Witajcie,
w zasadzie miałam to napisać w dziale "Ekologia to utopia". Po przeprowadzce z bloku (gdzie nie było żadnej segregacji) do domu (gdzie gmina odbiera za darmo posegregowane śmieci) dostaliśmy odchylenia w drugą stronę Segregowaliśmy wszystko, co w naszym mniemaniu było do odzysku, a do zwykłych śmieci dawaliśmy odpady pozostałe. Organiczne roślinne nadal lądują w kompostowniku. Po roku wożenia szkła do przepełnionych kontenerów wywalamy je normalnie do kosza. W środku kontenerów był za wielki gnój, bo ludzie wywalali pełne słoiki z zawartością, bleee, dodatkowo hałas spadających na dno butelek był taki, że ludziom mieszkającym obok na pewno to przeszkadzało. Puszki alu i konserwy wrzucaliśmy do osobnych worków - a i tak szły do wspólnego kotła, bo panowie odbierający nie mieli takiej kategorii. Tworzywa sztuczne wg mojej wiedzy to nie tylko butelki PET. Niestety prawie tylko takie się kwalifikują. Pozostałe to są odpady komunalne nieużyteczne, nawet posortowane, umyte i suche nie są żadnym surowcem. W związku z tym będziemy musieli zwiększyć chyba pojemnik na śmieci albo częstotliwość wywozu. Nie kupuje napojów w butelkach PET, to nie mam co wyrzucać. Myłam wszelkie kubeczki po serkach i jogurtach - to chociaż przestanę Papier też nie jest taką prostą sprawą, np kolorowa twarda i błyszcząca okładka magazynu jest surowcem, czy nie? Więcej takich pytań:
1. Butelka po płynie do płukania czy mydle.
2. Nakrętki plastikowe.
3. 'Reklamówki' sklepowe.
4. Opakowania z drobnego sprzętu, np, formatka z plastiku na kartonie.

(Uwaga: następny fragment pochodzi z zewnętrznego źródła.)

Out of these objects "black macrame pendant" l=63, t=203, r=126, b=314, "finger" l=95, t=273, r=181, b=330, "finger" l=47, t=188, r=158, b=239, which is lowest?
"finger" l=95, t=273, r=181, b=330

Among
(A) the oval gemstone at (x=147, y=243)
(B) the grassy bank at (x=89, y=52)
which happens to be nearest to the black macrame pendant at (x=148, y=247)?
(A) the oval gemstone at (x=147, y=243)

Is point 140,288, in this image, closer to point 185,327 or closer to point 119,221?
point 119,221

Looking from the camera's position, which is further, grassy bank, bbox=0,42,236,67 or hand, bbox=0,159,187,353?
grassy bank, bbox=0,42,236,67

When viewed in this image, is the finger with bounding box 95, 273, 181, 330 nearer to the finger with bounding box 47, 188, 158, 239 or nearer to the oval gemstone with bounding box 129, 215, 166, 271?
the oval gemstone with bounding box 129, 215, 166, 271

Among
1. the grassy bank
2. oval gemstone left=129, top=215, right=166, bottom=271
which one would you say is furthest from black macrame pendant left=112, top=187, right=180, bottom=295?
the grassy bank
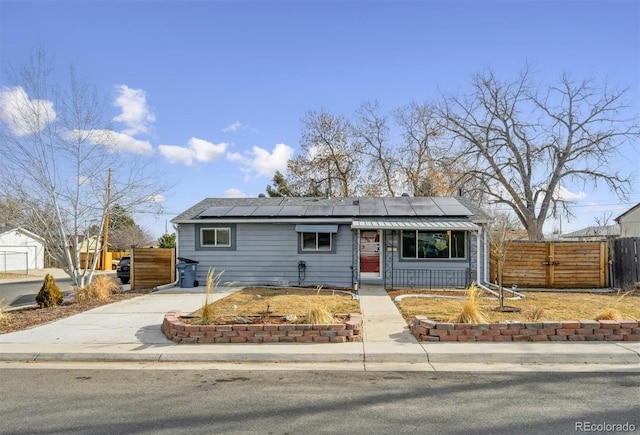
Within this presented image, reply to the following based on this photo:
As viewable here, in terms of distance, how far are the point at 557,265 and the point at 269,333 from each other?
40.6ft

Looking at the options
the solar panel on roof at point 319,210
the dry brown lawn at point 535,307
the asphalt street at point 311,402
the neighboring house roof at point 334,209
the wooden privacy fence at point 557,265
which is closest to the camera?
the asphalt street at point 311,402

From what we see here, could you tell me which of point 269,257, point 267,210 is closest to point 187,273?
point 269,257

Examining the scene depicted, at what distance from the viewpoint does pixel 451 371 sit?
5.92 metres

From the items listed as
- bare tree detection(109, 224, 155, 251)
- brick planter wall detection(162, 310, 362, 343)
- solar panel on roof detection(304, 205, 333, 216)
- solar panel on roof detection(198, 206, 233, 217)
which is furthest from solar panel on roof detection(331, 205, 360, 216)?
bare tree detection(109, 224, 155, 251)

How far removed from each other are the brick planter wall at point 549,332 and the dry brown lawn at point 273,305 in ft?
7.60

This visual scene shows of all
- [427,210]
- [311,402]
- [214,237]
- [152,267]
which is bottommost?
[311,402]

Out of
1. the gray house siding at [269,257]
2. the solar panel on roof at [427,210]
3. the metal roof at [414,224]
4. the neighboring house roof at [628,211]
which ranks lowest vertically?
the gray house siding at [269,257]

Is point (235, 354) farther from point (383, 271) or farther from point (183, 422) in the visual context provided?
point (383, 271)

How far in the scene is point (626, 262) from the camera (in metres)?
14.9

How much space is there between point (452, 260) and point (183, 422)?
12.4 meters

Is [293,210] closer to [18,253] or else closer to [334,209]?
[334,209]

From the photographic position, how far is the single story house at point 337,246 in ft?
49.6

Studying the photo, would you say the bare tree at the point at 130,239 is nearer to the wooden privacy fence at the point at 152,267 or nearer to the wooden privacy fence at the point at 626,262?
the wooden privacy fence at the point at 152,267

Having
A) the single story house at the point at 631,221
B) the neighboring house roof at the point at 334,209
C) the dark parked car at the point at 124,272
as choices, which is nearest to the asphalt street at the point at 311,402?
Answer: the neighboring house roof at the point at 334,209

5. Plastikowe wieszaczki, czy inne części z przedmiotów AGD, tzw. twardy plastik.
6. Twarde kolorowe druki.
7. Papier kuchenny suchy.
8. Papier śniadaniowy pergaminowany, czysty, suchy, nietłusty.
9. Styropian.
10. Opakowania po nabiale, naczynia jednorazowe, tacki, kubki, widelczyki.
11. Torebki po cukierkach.
Trochę to nie po kolei, ale coś się da z tym zrobić? Może faktycznie nic i tylko się czepiam. A to przepraszam. Wiem tylko na 100%, że kompletnie bezużyteczne są tetrapaki (przynajmniej tu się nie opłaca ich skupować), torebki metalizowane (np czipsy), celofanopodobne formatki do ciastek, bombonierek itp, bardzo twardy plastik typu bakelit.
No i to tyle, nie będę wyszukiwać punktów skupu/oddania jakiś innych surowców gdzieś daleko w mieście.Nie mam na to czasu. Teraz więcej wyrzucam do zwykłych śmieci. Może tylko kupuję mniej napojów w puszkach, ale proszenie się z tymi butelkami w sklepie później jest dosyć upierdliwe.